Be a Supporter!

PHP: replace_tags()

  • 3,917 Views
  • 4 Replies
New Topic Respond to this Topic
Pilot-Doofy
Pilot-Doofy
  • Member since: Sep. 13, 2003
  • Offline.
Forum Stats
Member
Level 37
Musician
PHP: replace_tags() 2006-02-27 17:02:39 Reply

PHP: Main

In this tutorial you will learn how to write a function that is identical to striptags() except it doesn't delete unwanted HTML, instead it converts it to harmless HTML equivalents of &lt; for < and &gt; for >.

Let's start with the function.

function replace_tags($string) {
$total_args = func_num_args() + 1;
$args = func_get_args();
for($i = 1; $i < $total_args; $i++) {
$tags[] = $args[$i];
}

$string = htmlentities($string);

foreach($tags as $tag) {
$regexp = "\&lt\;\s?" . $tag . "(.*?)\&gt\;(.+)\&lt\;/\s?" . $tag . "\s?\&gt\;";
$string = preg_replace("#" . $regexp . "#i", '<' . $tag . '\\1>\\2</' . $tag . '>', $string);
}

return $string;
}

To use this function you could use something like this:

$string = replace_tags($tmp_str, 'a', 'u', 'b', 'i'); to allow the a, underline, bold, and italics tags. It can adapt to however many arguments you pass it to it, just make sure the first argument is the string you wish to modify.

Firstly, let's explain the func_num_args() and func_get_args() functions. The func_num_args() function returns the total number of arguments that are being passed to the function you're calling from inside of. The reason we add 1 to this number is to skip over the $string argument; hence, the for loop starts at 1 rather than the standard 0.

When you call the func_get_args() function inside of a function it retrieves the arguments from the list provided by the code. In this case, we store them in an array called $tags inside of the for loop.

Once you've stored the tags in the array, it's time to retrieve them and run a regular expression on them. The htmlentities() function converts all potentially harmful HTML into harmless equivalents, such as &lt; for < and &gt; for > as explained above.

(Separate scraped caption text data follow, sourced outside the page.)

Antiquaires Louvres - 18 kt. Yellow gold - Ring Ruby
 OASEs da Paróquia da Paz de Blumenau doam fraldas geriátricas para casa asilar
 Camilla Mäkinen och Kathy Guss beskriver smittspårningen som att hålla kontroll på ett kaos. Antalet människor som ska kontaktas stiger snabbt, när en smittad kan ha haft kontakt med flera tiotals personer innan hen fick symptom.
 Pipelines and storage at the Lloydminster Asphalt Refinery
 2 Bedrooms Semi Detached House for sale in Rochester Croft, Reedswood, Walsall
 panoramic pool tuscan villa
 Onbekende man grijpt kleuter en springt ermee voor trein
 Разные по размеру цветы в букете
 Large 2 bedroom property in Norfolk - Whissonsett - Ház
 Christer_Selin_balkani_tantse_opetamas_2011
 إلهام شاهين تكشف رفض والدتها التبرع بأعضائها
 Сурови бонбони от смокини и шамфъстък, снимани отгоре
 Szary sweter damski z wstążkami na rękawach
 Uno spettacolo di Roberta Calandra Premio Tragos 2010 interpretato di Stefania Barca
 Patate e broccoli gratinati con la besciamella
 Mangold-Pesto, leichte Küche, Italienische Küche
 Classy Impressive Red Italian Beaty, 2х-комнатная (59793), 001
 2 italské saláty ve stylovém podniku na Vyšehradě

After we've converted all the tags to &lt; and &gt;, it's time to reconvert those we want to show up. Let's look at the regular expression piece by piece.

\s matches any amount and any kind of white space. This covers people who like to write their HTML like this:

< tag >

That would be valid and would be accepted through this function. However, notice the whitespace catch (\s) has the ? attached to the end of it. This basically means it isn't required, but it will accept it. You can view it as being optional.

You'll also notice the (.*?). This matches anything 0 or more times, which is also set to be "optional". The reason this is there is for HTML tags that require more parts than just the tag, for instance the A tag has href, target, etc. The iframe tag can be used as well as an example. However, you may want to strip the STYLE from the tag so people can't enter CSS on the HTML, but that's up to you.

It also matches an "optional" amount of whitespace at the end of the tags as well.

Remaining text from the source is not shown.